The chair of a key Senate committee expressed support this week for the Biden administration’s proposal to increase Federal funding to advance artificial intelligence (AI), quantum computing, and other emerging technologies, along with boosting support for the Department of Energy’s (DoE) Office of Science.

In a hearing on President Biden’s fiscal year 2025 DoE budget request, Sen. Patty Murray, D-Wash., chair of the Senate Appropriations Committee, said the funding hikes would boost America’s ability to compete with adversaries amid a perilous global climate.

“We cannot cut investments without ceding ground,” said Sen. Murray, who chaired the May 22 hearing before the appropriation’s committee’s energy and water development subcommittee. “We have to make sure breakthroughs in AI, quantum computing, clean energy, and so much else are happening here in America.”

The administration’s request would give DoE $51 billion in overall discretionary budget authority for 2025, a 7.5 percent increase over the 2023 level. The proposed budget includes $8.6 billion for the Office of Science, which plays a key role in overseeing programs funded by the CHIPS and Science Act.

SUPPLIED INFORMATION:
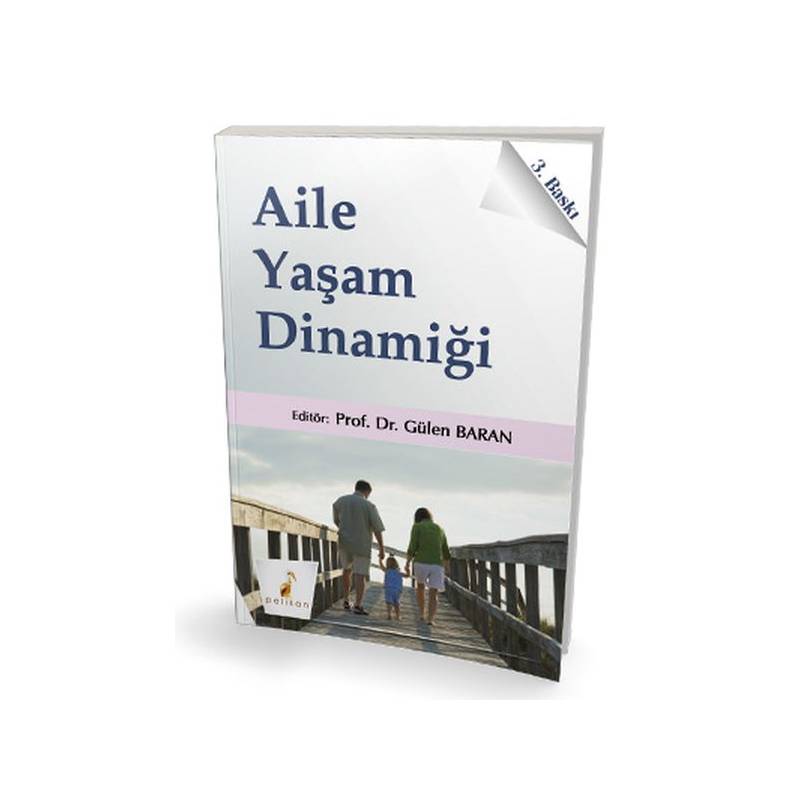 Aile Yaşam Dinamiği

QUESTIONS:
(A) Repeat word for word the part of the article on the Senate budget hearing that begins at the words "The administration’s request" and stops after "and Science Act.".
(B) Using the article on the Senate budget hearing, answer these questions:
(i) Which Senate committee does Sen. Patty Murray chair?
(ii) On what date was the hearing held?
(iii) How much does the proposed budget include for the Office of Science?

TASK-BY-TASK OUTPUTS:
(A)
The administration’s request would give DoE $51 billion in overall discretionary budget authority for 2025, a 7.5 percent increase over the 2023 level. The proposed budget includes $8.6 billion for the Office of Science, which plays a key role in overseeing programs funded by the CHIPS and Science Act.

(B)
(i) The Senate Appropriations Committee.
(ii) May 22.
(iii) $8.6 billion.